→ **Given passage**

--- START ---

Could the way a senior handles his or her money offer clues about their risk for Alzheimer’s disease?
Yes, according to a new study involving dozens of elderly men and women that found a higher likelihood to give away money to anonymous individuals correlated with a poorer performance on the kinds of tests that screen for dementia.
The study did not, however, assess the mental state of seniors who might decide to more freely donate to a recognized charitable cause, stressed lead researcher Gali Weissberger, who conducted her work while a postdoctoral fellow at the University of Southern California’s Keck School of Medicine. She is now a senior lecturer with the interdisciplinary department of social sciences at Bar-Ilan University in Ramat Gan, Israel.
“We do not want to send the message that altruism is a negative behavior by any means,” Weissberger noted. “It can be a very deliberative and positive use of one’s money.”
But spotting a possible link between an increased desire to give away money and heightened Alzheimer’s risk could prove useful, she noted. It could help physicians and caregivers better screen for the sort of telltale behavior that indicates both a developing health issue and an increased vulnerability to financial scams and exploitation.
In a recent issue of the Journal of Alzheimer’s Disease, Weissberger’s team reported on its work with 67 seniors.

--- END ---

→ **Required action**
Continue the article above about the study linking seniors' readiness to give money away with Alzheimer's risk, picking up after its final sentence.

→ **Provided records**
--- START ---

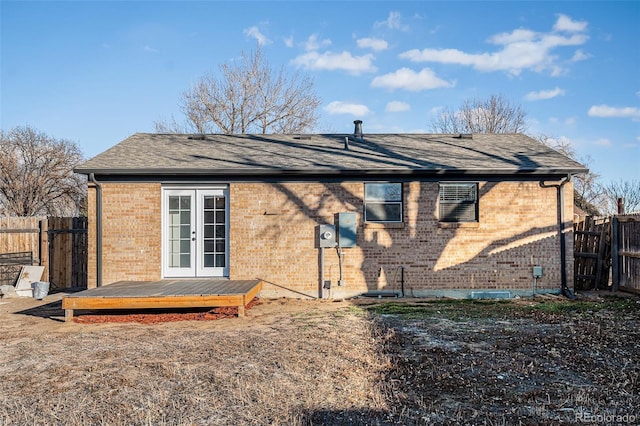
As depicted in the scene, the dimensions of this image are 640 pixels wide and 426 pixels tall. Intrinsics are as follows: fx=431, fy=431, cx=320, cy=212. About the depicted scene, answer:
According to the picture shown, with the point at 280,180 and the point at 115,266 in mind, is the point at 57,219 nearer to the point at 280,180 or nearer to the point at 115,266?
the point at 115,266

--- END ---
--- START ---

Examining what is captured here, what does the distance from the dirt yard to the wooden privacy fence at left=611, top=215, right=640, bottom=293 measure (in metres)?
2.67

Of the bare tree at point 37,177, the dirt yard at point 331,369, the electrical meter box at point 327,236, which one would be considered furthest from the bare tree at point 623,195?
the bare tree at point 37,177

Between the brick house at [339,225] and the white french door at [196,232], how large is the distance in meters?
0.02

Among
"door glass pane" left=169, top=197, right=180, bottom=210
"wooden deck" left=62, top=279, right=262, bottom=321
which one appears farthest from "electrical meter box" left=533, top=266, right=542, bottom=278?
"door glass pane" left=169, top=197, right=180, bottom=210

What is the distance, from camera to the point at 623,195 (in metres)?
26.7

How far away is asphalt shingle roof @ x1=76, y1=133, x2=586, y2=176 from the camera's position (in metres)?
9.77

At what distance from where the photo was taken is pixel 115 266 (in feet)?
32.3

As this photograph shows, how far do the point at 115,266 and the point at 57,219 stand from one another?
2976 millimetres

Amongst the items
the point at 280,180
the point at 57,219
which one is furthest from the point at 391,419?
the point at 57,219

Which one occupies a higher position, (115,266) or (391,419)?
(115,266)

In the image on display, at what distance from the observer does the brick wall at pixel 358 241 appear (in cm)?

--- END ---

→ **Result**
At an average age of 69, none of the participants had a previous diagnosis of dementia or any form of mental health decline. All were given $10 to spend, and then paired up with an anonymous person in an online setting. That money could then be split up as each participant wished—either to be kept or given away—with allocations made in single dollar amounts.
In turn, all participants completed standard thinking tests—such as story and word recall tasks—designed to spot signs of early-stage Alzheimer’s.
The upshot: Those who gave away the most money to someone they didn’t know fared the worst on the tests.
Weissberger said more tests will be needed with a larger group of participants, to get a more definitive sense of how strong the connection is between bad financial choices and Alzheimer’s.
And she cautioned that “it is possible that there is a third underlying factor that contributes to both altruism and dementia” not accounted for in this study.
“However, our findings are consistent with a growing body of literature suggesting that poor decision-making and trouble handling money may be a very early sign of impending Alzheimer’s disease,” said Weissberger.
“Past work from our group and others have shown that financial exploitation of older adults is associated with brain regions vulnerable to age-related pathological changes,” she noted. “Thus, it is possible that the inclination to give away money is a very early sign of early brain changes associated with Alzheimer’s.”
Rebecca Edelmayer, senior director of scientific engagement with the Alzheimer’s Association, said the findings are “not necessarily surprising.”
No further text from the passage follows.